─── Texte de lecture

Kip, qui est toujours celui qui prend des initiatives, déduit qu’elle n’est pas arrivée là toute seule. Et qu’il y a peut-être eu un accident. Peut-être qu’il y a d’autres survivants. Enfilant leurs combinaison (Kip est toujours en orange, Beefy en bleu et Figures en vert), les 3 Rocketeers prennent alors place sur une sorte de monture à réaction, une sorte de version primitive du Fantastic-Car et ils décollent (visiblement la pluie de météorites est terminée et il n’y a plus de danger) . Comme ils ne sont que trois dans la base, cela implique de laisser la femme toute seule et Beefy s’inquiète, se demandant si elle ne risque rien. Mais Kip explique qu’elle est juste très fatiguée… et qu’il lui a laissé un mot d’explication, au cas où ils ne seraient pas revenus avant qu’elle s’éveille.

──────
─── Données fournies

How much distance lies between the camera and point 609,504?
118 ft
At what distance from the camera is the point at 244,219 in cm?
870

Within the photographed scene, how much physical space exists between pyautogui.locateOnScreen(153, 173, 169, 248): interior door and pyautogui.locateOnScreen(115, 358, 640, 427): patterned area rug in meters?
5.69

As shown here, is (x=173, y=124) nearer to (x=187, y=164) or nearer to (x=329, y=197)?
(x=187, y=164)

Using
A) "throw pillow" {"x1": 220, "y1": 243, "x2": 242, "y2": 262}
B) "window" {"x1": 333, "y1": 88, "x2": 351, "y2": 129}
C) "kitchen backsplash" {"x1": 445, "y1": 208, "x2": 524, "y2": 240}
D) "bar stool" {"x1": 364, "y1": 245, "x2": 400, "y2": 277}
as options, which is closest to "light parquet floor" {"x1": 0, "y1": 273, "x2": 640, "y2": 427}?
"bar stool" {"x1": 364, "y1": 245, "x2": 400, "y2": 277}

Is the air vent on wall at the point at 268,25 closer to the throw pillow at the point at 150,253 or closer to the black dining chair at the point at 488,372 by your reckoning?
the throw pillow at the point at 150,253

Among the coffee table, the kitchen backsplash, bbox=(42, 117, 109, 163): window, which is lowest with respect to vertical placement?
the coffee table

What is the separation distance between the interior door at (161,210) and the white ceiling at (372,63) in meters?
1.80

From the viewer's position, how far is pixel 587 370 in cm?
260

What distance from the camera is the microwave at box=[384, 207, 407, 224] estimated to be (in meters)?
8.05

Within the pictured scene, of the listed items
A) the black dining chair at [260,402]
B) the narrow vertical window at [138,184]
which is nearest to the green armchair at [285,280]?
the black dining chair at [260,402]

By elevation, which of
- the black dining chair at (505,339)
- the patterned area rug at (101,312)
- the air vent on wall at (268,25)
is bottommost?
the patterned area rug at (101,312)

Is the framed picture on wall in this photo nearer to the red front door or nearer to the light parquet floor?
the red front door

──────

_Objectifs_:
1 > Dans le texte de lecture sur les Rocketeers, de quelle couleur est la combinaison de Beefy ?
2 > Poursuivez le récit des Rocketeers du texte de lecture en reprenant après sa dernière phrase.
Ce matériel est sans rapport avec le texte de lecture.

_Corrigé de l'exercice_:
1 > La combinaison de Beefy est bleue.

2 >
Survolant la surface lunaire, les 3 Rocketeers finissent pas tomber un étrange spectacle. Une sorte de colline étriquée, autour de laquelle du matériel, des hommes en combinaison et même des véhicules flottent, formant comme un anneau artificiel. Personne ne sait ce qu’est la colline mais Kip comprend immédiatement ce que sont les composants de l’anneau : « On dirait une équipe de tournage de la télévision. Ils devaient être en train de tourner une sorte de séquence sur la Lune, avec la fille, quand ceci leur est arrivé. Qu’en dis-tu, Figures ? ». Et le savant analyse plutôt l’étrange force qui maintient l’équipe de tournage dans ses filets : « Ils semblent pris dans une sorte de champ invisible. Je dirais que cela vient de cette pointe rocheuse ! ». Kip se dit qu’il faut d’urgence analyser cette force, avant que les astronautes prisonniers n’arrivent à bout de leur réserve d’oxygène.

Mais « vite » et « précaution » ne riment pas dans le vocabulaire de Beefy. Il prend son arme atomique (car ils sont comme ça les astronautes, ils ne sortent jamais sans leur arme atomique) et tire le rocher sans se poser plus de question : « Je vais faire exploser cette pointe rocheuse ! Cela pourrait détruire la force irradiante, Kip ! ». L’éclair d’énergie frappe la base du rocher et avant que les trois héros puissent réagir, ils sont happés par « une mer de lumière ». Transformés en énergie lumineuse « par des forces inconnues de l’Homme, le pouvoir d’un étrange vent qui souffle à travers l’infini ». En fait les 3 Rocketeers sont projetés dans une sorte de boyau qui les propulse dans l’espace.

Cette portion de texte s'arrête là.